Vinicius Werneck, da Agência iNFRA
O ministro dos Transportes, George Santoro, afirmou nesta terça (9) que o grupo Mota-Engil aguarda autorização da ANTT (Agência Nacional de Transportes Terrestres) para adquirir a concessão da Fiol 1 (Ferrovia de Integração Oeste-Leste), que está sob concessão da Bamin, inadimplente com as obras. A construtora portuguesa interessada no trecho tem como acionista a chinesa CCCC (China Communications Construction Company).
Santoro disse que os trâmites na reguladora estão “bem avançados” e que acredita que o termo aditivo com a nova empresa deve ser assinado até agosto e as obras retomadas ainda em 2026, com prazo para entrega do trecho até 2033. Serão investidos, de acordo com o ministro, cerca de R$ 7 bilhões, que prevêem também o desenvolvimento do Porto Sul, em Ilhéus (BA).
Em janeiro, o Ministério dos Transportes concluiu o projeto final de concessão da Fico-Fiol, chamado de corredor ferroviário Leste-Oeste, para enviar a modelagem à ANTT. Depois da análise do regulador, o processo vai para o TCU (Tribunal de Contas da União). O desenho segue a estrutura levada à consulta pública no ano passado, sem o trecho da Fiol 1.
“Neste ano, um dos oito leilões [ferroviários] é o corredor da Fiol 2 até a Fico 2 (Ferrovia de Integração Centro-Oeste). Conseguimos destravar mais de 200 km na Fiol 2, que estavam com bloqueios de licenciamento ambiental, e vamos colocar ao mercado”, complementou Santoro. De acordo com ele, a previsão para conclusão das obras em todo o corredor seria entre 2037 e 2038.

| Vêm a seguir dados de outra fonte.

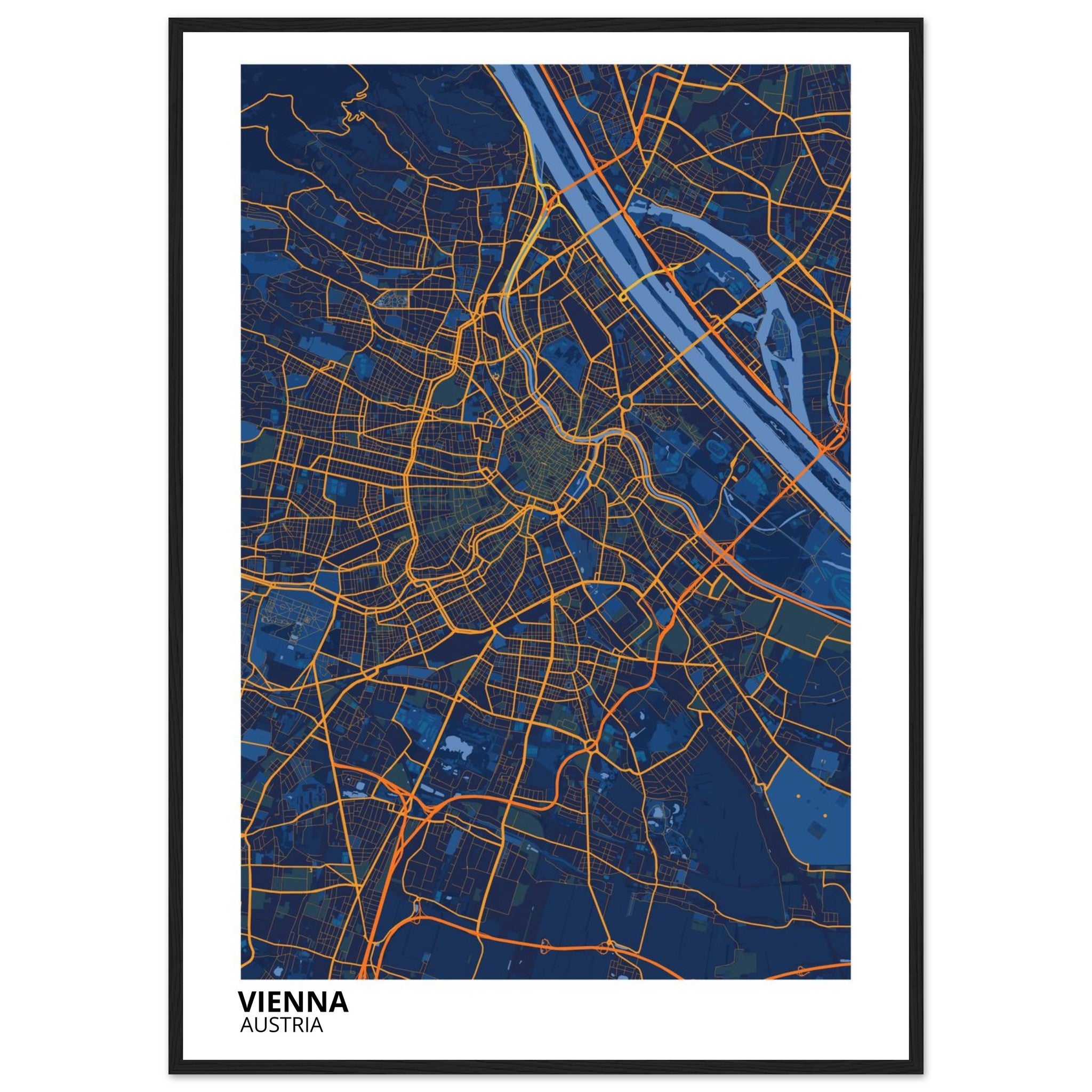 Vienna Austria City Map Poster | Custom Map Art Print - Ink And Atlas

Porém, a viabilidade financeira do traçado completo e incertezas que rondam a construção de alguns trechos são pontos de atenção para o setor privado. O corredor é uma costura de malhas que estão em diferentes estágios, além de depender da resolução da Fiol 1 e do porto em Ilhéus, empreendimento privado considerado complexo, que, se não sair do papel, compromete a atratividade da futura malha ferroviária.

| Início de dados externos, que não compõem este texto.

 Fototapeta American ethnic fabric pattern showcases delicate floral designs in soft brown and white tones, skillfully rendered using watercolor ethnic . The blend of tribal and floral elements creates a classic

Trechos do Corredor Leste-Oeste
A modelagem do corredor Fico-Fiol prevê quatro segmentos. A Fiol 2, de Caetité a Barreiras (BA), tem quase 500 quilômetros e está em construção pelo governo federal. Pelo cenário-base que foi à consulta, após o poder concedente concluir o trecho, ativaria o gatilho de operação e implementação da Fiol 3, que vai até Mara Rosa (GO) – neste caso, são quase 900 quilômetros.
De Mara Rosa, sai a Fico 1 (Ferrovia de Integração Centro-Oeste), percorrendo 364 quilômetros para chegar em Água Boa (MT). O corredor segue até Lucas do Rio Verde (MT), compreendendo o trecho da Fico 2. Esta perna final, contudo, deve seguir no projeto como um investimento não obrigatório da futura concessão, ficando pendente de um acordo entre o governo e a operadora.

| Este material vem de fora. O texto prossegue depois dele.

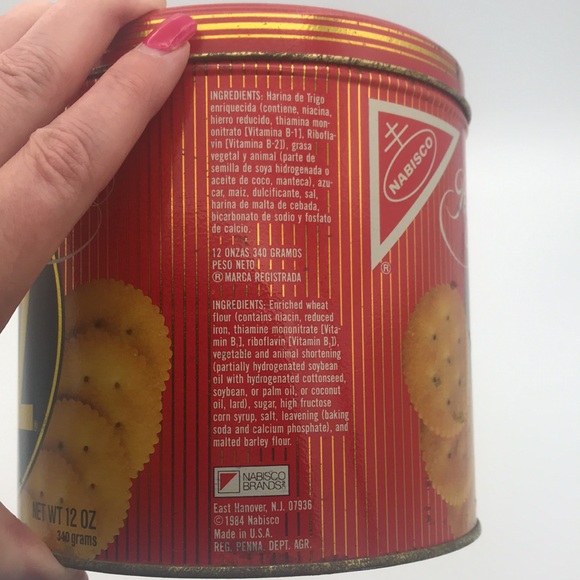 VTG 1984 Ritz Cracker 50th Anniversary Tin w/ Lid - Picture 7 of 9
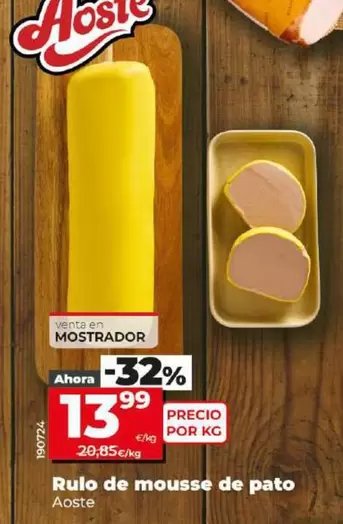 Oferta de Aoste - Rulo De Mousse De Pato por 13,99€ en Dia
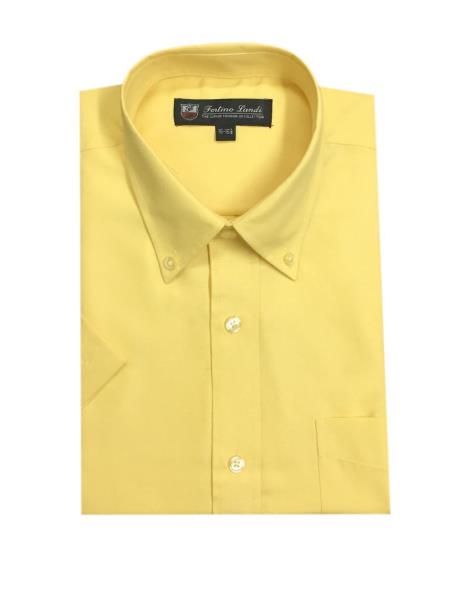 Oxford Yellow Button-Down Point Collar Men's Short Sleeve Cotton Blend Men's Dress Shirt - S Or Small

O ministério chegou a avaliar a inclusão do trecho baiano entre Ilhéus e Caetité dentro da futura concessão, mas, com a possível venda da operação pela atual empresa, o plano foi deixado de lado.
Totalmente operacional, a ferrovia viabiliza a chegada de cargas a pelo menos cinco portos existentes, Itaqui (MA), Aratu (BA), Vitória (ES), Rio de Janeiro (RJ) e Santos (SP) – seja pela conexão com a FCA (Ferrovia Centro-Atlântica) ou com a FNS (Ferrovia Norte-Sul) –, além do porto projetado para Ilhéus.
Nova linha de crédito
Durante participação no programa “Bom Dia, Ministro” desta terça (9), o ministro adiantou que o governo, por meio do BNDES (Banco Nacional de Desenvolvimento Econômico e Sustentável), vai anunciar uma nova linha de financiamento específica para o setor ferroviário na quinta-feira (11), durante o evento “Novos caminhos sobre trilhos: O Futuro das Ferrovias no Brasil”, na Arena B3, em São Paulo.
“Estamos tratando de uma linha de financiamento muito especial, com amplo prazo para pagar, que deve atrair novos investidores europeus, chineses, para entrar em projetos no Brasil”, destacou.
*Reportagem atualizada na terça-feira (9) com informações adicionais.